R2GUESS: A Graphics Processing Unit-Based R Package for Bayesian Variable Selection Regression of Multivariate Responses

J Stat Softw. 2016 Jan 29;69(2):10.18637/jss.v069.i02. doi: 10.18637/jss.v069.i02.


Technological advances in molecular biology over the past decade have given rise to high dimensional and complex datasets offering the possibility to investigate biological associations between a range of genomic features and complex phenotypes. The analysis of this novel type of data generated unprecedented computational challenges which ultimately led to the definition and implementation of computationally efficient statistical models that were able to scale to genome-wide data, including Bayesian variable selection approaches.

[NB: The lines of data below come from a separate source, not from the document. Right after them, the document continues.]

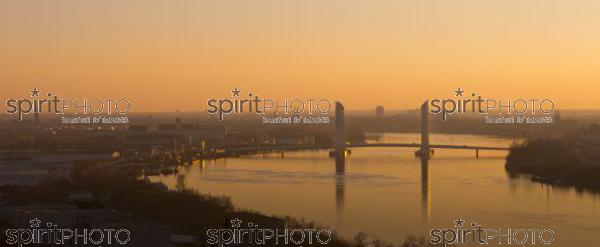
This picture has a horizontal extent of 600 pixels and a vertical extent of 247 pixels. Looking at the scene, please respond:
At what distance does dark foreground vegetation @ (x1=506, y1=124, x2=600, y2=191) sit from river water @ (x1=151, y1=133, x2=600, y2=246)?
1.05ft

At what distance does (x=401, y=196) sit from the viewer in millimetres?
8328

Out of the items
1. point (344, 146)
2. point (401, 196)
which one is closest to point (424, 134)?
point (344, 146)

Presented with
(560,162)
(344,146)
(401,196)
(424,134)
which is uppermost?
(424,134)

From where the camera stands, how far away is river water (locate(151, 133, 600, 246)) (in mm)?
6438

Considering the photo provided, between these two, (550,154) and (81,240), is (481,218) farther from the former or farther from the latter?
(550,154)

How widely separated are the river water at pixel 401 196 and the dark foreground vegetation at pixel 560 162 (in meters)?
0.32

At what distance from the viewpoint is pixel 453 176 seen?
10.8 meters

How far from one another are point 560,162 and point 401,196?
4264 millimetres

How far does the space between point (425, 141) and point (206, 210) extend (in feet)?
34.5

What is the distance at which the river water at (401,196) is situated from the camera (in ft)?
21.1

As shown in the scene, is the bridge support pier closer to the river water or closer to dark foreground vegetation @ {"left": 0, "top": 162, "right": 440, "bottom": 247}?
the river water

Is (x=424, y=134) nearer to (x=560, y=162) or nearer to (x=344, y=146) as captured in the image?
(x=344, y=146)

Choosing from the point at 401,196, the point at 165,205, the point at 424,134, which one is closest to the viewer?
the point at 165,205

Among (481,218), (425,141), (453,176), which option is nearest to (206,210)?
(481,218)
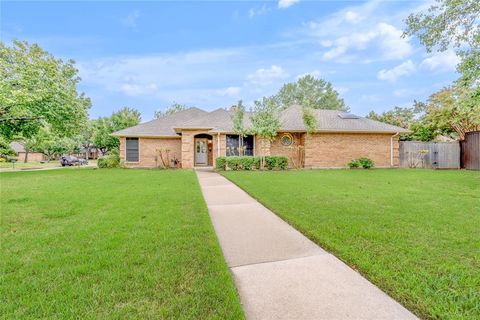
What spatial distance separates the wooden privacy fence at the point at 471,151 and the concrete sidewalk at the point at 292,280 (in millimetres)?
17826

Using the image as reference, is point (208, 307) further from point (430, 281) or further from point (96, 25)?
point (96, 25)

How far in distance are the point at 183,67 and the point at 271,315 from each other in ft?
60.0

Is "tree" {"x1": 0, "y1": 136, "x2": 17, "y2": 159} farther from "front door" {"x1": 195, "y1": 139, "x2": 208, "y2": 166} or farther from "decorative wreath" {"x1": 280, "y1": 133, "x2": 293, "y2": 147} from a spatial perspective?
"decorative wreath" {"x1": 280, "y1": 133, "x2": 293, "y2": 147}

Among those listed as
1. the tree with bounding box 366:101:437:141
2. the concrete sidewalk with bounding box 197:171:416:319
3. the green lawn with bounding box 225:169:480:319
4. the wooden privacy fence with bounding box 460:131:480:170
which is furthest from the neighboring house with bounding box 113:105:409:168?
the concrete sidewalk with bounding box 197:171:416:319

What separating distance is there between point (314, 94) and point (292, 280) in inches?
1755

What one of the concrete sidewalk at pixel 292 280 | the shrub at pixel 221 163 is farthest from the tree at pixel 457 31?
the shrub at pixel 221 163

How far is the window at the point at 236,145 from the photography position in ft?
58.5

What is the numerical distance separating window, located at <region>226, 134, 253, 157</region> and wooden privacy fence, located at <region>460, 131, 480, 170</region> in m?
13.9

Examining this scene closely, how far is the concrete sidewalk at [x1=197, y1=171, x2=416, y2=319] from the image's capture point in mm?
2105

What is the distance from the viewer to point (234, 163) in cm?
1581

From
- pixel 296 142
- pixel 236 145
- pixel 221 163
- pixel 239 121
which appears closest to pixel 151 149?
pixel 236 145

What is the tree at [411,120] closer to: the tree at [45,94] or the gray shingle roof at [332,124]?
the gray shingle roof at [332,124]

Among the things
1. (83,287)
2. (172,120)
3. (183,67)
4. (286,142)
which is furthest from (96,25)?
(83,287)

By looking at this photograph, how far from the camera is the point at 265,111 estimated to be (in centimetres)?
1595
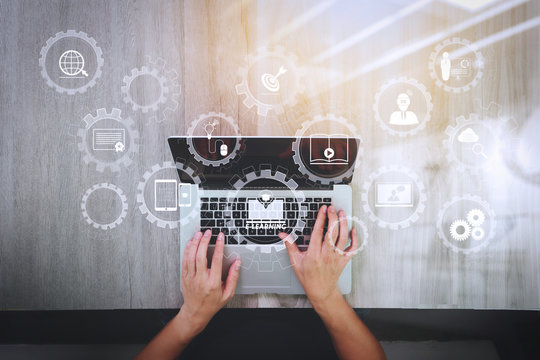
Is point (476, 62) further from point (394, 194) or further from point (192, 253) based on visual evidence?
point (192, 253)

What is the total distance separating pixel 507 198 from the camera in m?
0.91

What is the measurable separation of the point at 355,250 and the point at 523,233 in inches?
20.6

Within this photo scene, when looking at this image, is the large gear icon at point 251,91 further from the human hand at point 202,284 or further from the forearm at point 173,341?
the forearm at point 173,341

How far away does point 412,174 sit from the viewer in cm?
91

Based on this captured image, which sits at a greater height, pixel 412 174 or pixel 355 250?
pixel 412 174

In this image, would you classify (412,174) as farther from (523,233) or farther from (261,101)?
(261,101)

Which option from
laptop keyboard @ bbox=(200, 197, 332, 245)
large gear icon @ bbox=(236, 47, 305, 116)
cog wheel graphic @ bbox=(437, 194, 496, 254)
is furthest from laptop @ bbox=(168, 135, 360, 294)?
cog wheel graphic @ bbox=(437, 194, 496, 254)

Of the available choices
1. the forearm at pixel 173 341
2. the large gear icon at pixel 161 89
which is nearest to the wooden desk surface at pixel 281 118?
the large gear icon at pixel 161 89

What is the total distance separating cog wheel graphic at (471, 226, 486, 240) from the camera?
90cm

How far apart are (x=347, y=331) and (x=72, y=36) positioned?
1.20 meters

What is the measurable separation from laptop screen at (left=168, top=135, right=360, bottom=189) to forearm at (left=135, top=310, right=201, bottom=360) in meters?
0.41

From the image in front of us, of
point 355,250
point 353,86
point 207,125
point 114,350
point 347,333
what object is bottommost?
point 114,350

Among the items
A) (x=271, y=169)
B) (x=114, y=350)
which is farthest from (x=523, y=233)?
(x=114, y=350)

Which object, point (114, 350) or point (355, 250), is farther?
point (114, 350)
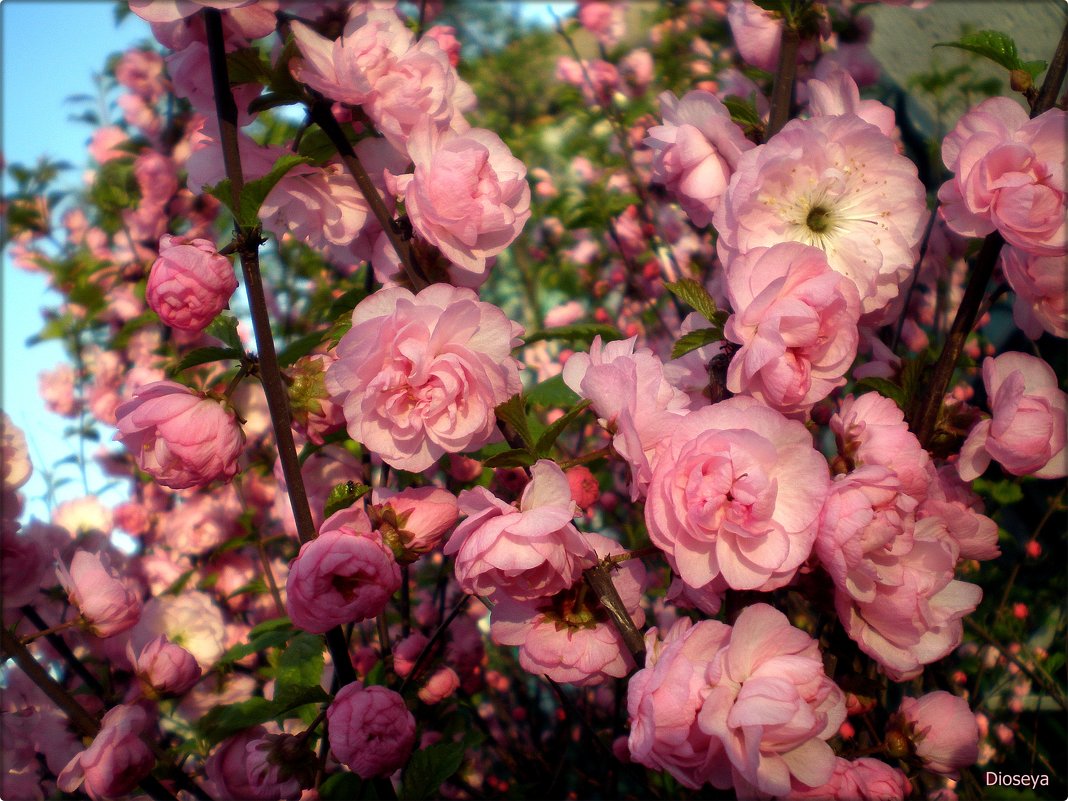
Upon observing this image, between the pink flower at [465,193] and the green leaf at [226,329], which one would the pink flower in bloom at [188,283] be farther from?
the pink flower at [465,193]

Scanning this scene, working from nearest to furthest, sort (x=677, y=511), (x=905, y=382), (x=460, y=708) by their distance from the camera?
1. (x=677, y=511)
2. (x=905, y=382)
3. (x=460, y=708)

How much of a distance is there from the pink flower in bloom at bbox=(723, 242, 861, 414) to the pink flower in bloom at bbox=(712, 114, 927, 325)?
59 millimetres

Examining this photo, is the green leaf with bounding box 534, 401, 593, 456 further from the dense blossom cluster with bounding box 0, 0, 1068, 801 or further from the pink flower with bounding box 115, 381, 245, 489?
the pink flower with bounding box 115, 381, 245, 489

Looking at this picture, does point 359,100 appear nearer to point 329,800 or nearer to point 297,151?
point 297,151

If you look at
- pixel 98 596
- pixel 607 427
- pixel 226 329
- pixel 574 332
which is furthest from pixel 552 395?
pixel 98 596

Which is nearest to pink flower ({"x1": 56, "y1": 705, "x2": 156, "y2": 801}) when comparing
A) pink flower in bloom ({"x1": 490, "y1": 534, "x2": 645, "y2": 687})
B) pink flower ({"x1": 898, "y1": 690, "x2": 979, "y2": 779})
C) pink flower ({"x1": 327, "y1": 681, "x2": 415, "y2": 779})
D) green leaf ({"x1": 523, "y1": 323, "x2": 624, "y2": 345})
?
pink flower ({"x1": 327, "y1": 681, "x2": 415, "y2": 779})

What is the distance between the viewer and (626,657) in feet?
2.99

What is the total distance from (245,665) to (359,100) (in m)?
1.49

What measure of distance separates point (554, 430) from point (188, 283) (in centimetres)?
46

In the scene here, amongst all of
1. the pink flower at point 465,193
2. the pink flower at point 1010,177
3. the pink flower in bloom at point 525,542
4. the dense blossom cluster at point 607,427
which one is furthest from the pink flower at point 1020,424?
the pink flower at point 465,193

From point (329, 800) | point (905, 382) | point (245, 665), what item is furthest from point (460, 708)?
A: point (905, 382)

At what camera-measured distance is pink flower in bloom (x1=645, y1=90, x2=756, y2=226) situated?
99cm

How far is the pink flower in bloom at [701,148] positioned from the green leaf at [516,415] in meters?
0.37

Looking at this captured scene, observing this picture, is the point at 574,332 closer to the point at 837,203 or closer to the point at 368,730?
the point at 837,203
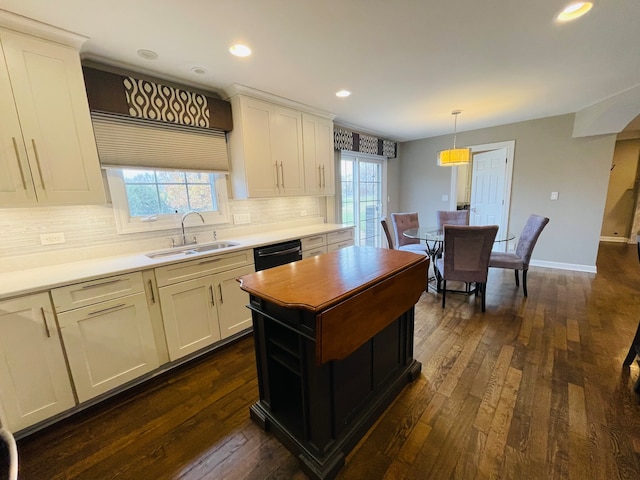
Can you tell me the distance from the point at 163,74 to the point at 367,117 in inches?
102

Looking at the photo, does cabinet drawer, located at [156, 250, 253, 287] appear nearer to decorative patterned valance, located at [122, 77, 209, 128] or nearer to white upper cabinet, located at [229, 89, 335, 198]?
white upper cabinet, located at [229, 89, 335, 198]

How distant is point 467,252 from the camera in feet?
9.18

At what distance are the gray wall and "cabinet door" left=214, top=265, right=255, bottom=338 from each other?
4.68 metres

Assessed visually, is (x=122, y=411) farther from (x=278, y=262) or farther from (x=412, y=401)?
(x=412, y=401)

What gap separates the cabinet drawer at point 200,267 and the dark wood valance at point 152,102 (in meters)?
1.28

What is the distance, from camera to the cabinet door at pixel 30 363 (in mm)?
1443

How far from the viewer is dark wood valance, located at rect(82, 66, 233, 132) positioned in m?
1.94

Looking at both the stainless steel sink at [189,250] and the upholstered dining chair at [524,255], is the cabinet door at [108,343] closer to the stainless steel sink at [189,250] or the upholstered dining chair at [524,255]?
the stainless steel sink at [189,250]

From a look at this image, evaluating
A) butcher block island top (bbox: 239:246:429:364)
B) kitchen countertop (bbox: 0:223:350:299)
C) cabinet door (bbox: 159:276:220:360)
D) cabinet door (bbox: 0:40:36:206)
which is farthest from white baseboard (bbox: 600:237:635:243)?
cabinet door (bbox: 0:40:36:206)

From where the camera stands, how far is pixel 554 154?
4105 millimetres

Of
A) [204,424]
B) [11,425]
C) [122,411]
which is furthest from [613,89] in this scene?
[11,425]

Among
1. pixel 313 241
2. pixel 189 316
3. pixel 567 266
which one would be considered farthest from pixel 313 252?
pixel 567 266

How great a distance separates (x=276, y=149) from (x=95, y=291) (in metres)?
2.09

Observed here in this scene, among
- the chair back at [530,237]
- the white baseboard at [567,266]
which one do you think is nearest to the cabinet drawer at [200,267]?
the chair back at [530,237]
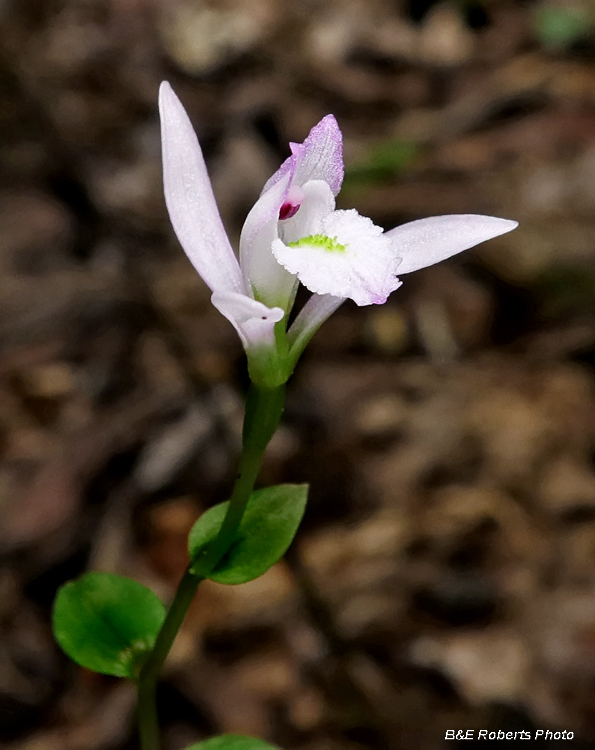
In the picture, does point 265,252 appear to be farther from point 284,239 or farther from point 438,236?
point 438,236

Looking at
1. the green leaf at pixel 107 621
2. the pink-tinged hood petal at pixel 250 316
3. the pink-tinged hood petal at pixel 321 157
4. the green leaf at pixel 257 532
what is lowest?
the green leaf at pixel 107 621

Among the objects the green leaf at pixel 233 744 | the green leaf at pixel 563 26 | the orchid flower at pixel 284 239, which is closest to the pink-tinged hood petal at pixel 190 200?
the orchid flower at pixel 284 239

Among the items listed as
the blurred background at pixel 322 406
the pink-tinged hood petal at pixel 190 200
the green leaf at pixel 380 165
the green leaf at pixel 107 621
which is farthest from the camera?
the green leaf at pixel 380 165

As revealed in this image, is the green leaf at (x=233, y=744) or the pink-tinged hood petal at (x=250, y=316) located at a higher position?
the pink-tinged hood petal at (x=250, y=316)

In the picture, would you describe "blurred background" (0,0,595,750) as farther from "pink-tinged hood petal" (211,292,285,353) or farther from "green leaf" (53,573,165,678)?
"pink-tinged hood petal" (211,292,285,353)

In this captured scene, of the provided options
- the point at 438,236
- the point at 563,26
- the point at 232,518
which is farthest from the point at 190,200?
the point at 563,26

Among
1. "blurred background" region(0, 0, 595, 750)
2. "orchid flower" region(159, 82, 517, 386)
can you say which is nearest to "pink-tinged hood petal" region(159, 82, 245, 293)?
"orchid flower" region(159, 82, 517, 386)

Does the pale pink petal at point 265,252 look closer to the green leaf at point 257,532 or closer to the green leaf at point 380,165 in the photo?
the green leaf at point 257,532
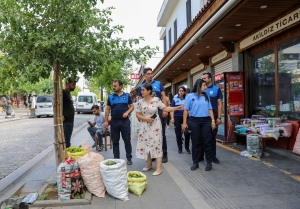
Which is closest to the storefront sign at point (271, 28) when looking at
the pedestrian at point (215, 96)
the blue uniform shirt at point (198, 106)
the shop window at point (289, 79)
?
the shop window at point (289, 79)

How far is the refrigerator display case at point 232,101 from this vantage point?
7.78m

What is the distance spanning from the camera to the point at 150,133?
4.93 metres

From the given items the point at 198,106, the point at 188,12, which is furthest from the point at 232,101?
the point at 188,12

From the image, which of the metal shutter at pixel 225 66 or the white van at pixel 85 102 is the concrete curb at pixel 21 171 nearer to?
the metal shutter at pixel 225 66

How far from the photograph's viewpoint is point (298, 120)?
6457 mm

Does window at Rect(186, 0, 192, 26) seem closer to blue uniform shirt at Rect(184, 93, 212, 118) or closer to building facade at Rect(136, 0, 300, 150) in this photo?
building facade at Rect(136, 0, 300, 150)

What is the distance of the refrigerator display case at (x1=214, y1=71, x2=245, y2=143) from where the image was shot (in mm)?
7777

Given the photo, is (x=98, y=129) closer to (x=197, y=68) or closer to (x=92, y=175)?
(x=92, y=175)

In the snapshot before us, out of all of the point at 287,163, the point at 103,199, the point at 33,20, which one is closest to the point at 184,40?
the point at 287,163

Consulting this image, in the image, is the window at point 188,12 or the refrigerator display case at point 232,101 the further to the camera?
the window at point 188,12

While extensive methodological work has been carried out in this area, only few methods capable of handling hundreds of thousands of predictors were implemented and distributed. Among these we recently proposed GUESS, a computationally optimised algorithm making use of graphics processing unit capabilities, which can accommodate multiple outcomes. In this paper we propose R2GUESS, an R package wrapping the original C++ source code. In addition to providing a user-friendly interface of the original code automating its parametrisation, and data handling, R2GUESS also incorporates many features to explore the data, to extend statistical inferences from the native algorithm (e.g., effect size estimation, significance assessment), and to visualize outputs from the algorithm. We first detail the model and its parametrisation, and describe in details its optimised implementation. Based on two examples we finally illustrate its statistical performances and flexibility.

Keywords: Bayesian variable selection; C++; OMICs data; R; graphics processing unit; multivariate regression.